Reproduce each text line of the material below verbatim, omitting the pictures.

GIVEN RECORDS →
=== Begin Enclosure ===
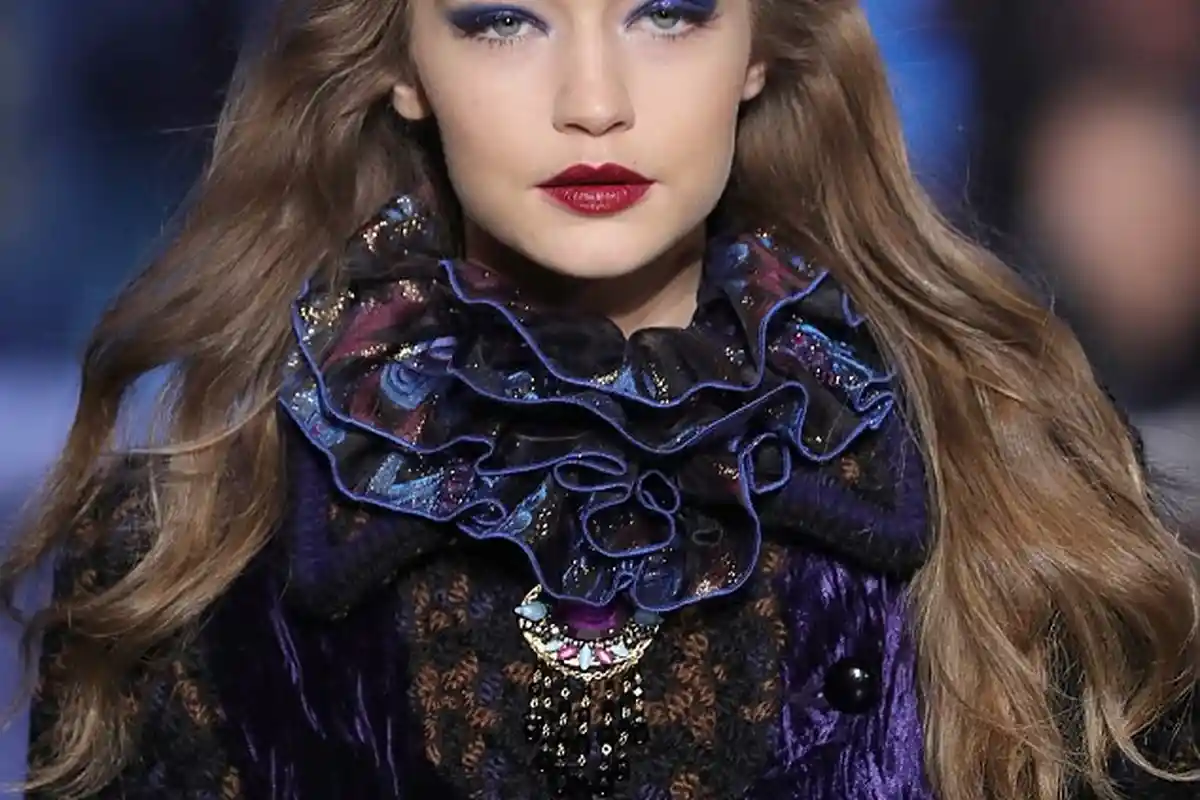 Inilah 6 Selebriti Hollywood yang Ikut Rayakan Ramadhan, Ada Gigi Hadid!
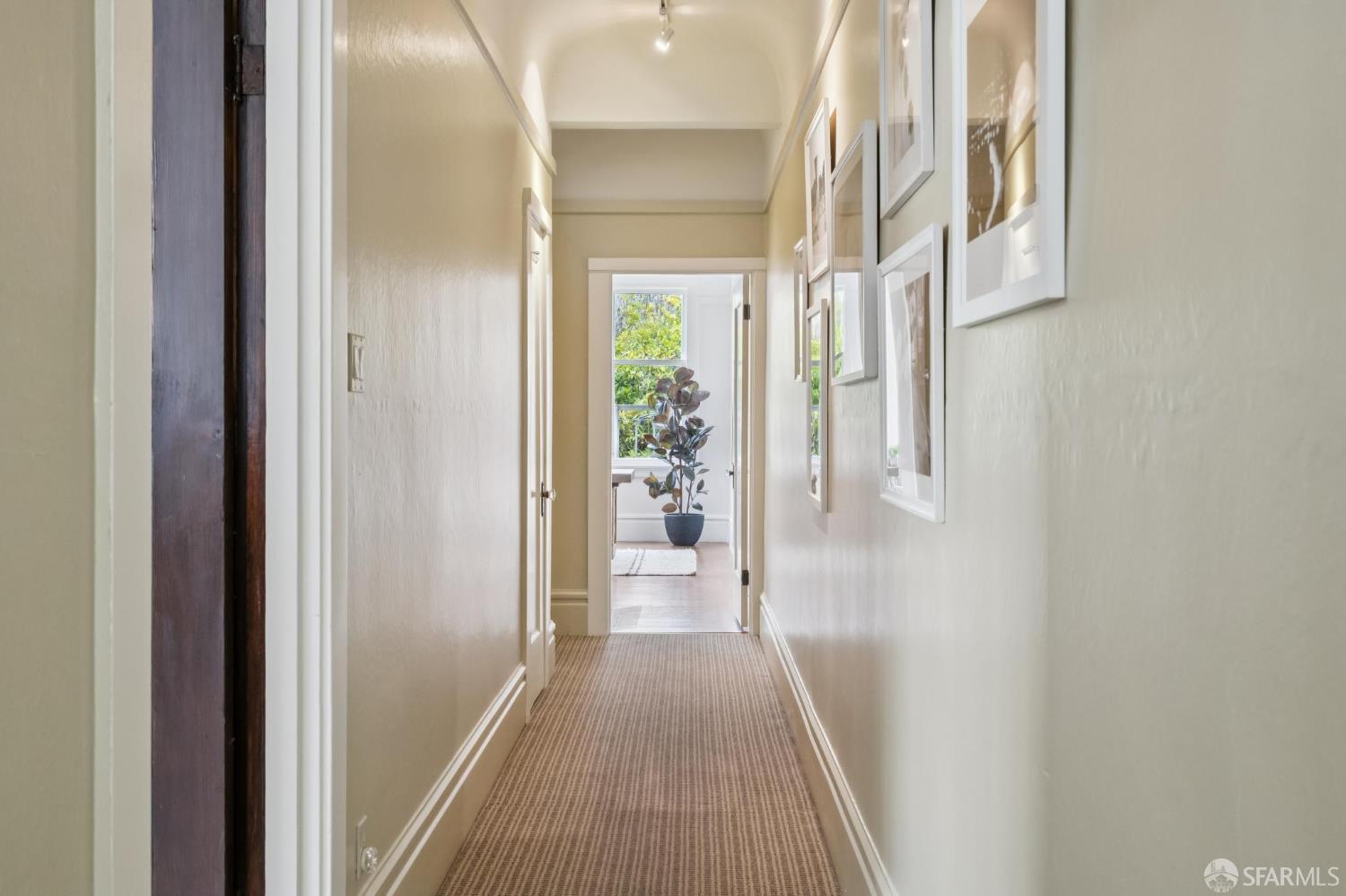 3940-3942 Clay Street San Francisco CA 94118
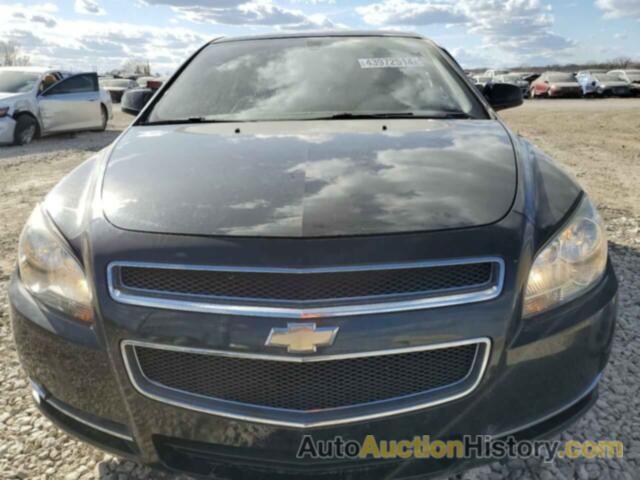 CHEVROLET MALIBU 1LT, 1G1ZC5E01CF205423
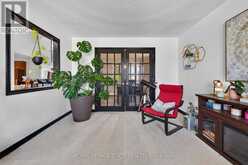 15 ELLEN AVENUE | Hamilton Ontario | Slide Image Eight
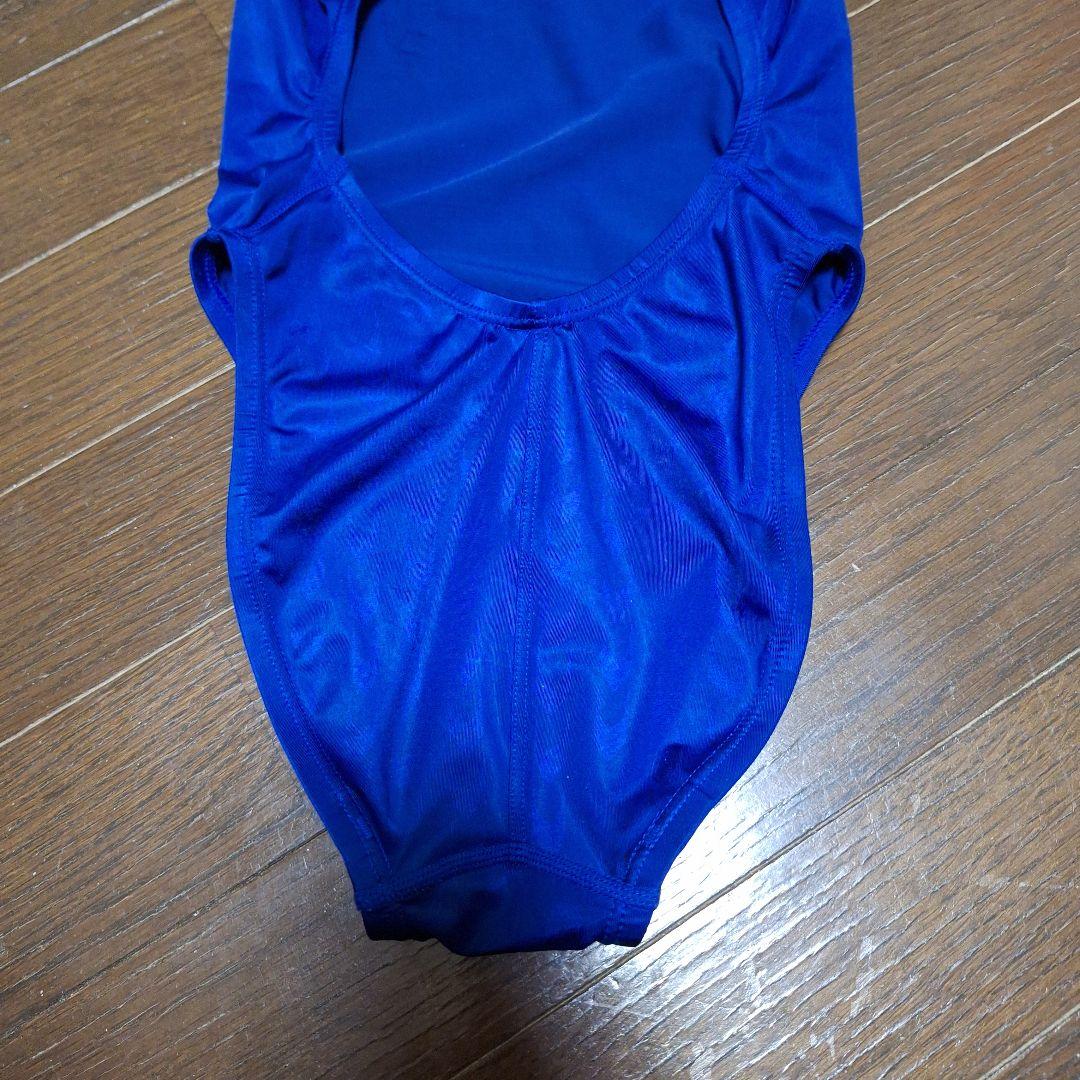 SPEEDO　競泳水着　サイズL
=== End Enclosure ===
SOLUTION TO THE PROBLEM →
 Inilah 6 Selebriti Hollywood yang Ikut Rayakan Ramadhan, Ada Gigi Hadid!
 3940-3942 Clay Street San Francisco CA 94118
 CHEVROLET MALIBU 1LT, 1G1ZC5E01CF205423
 15 ELLEN AVENUE | Hamilton Ontario | Slide Image Eight
 SPEEDO　競泳水着　サイズL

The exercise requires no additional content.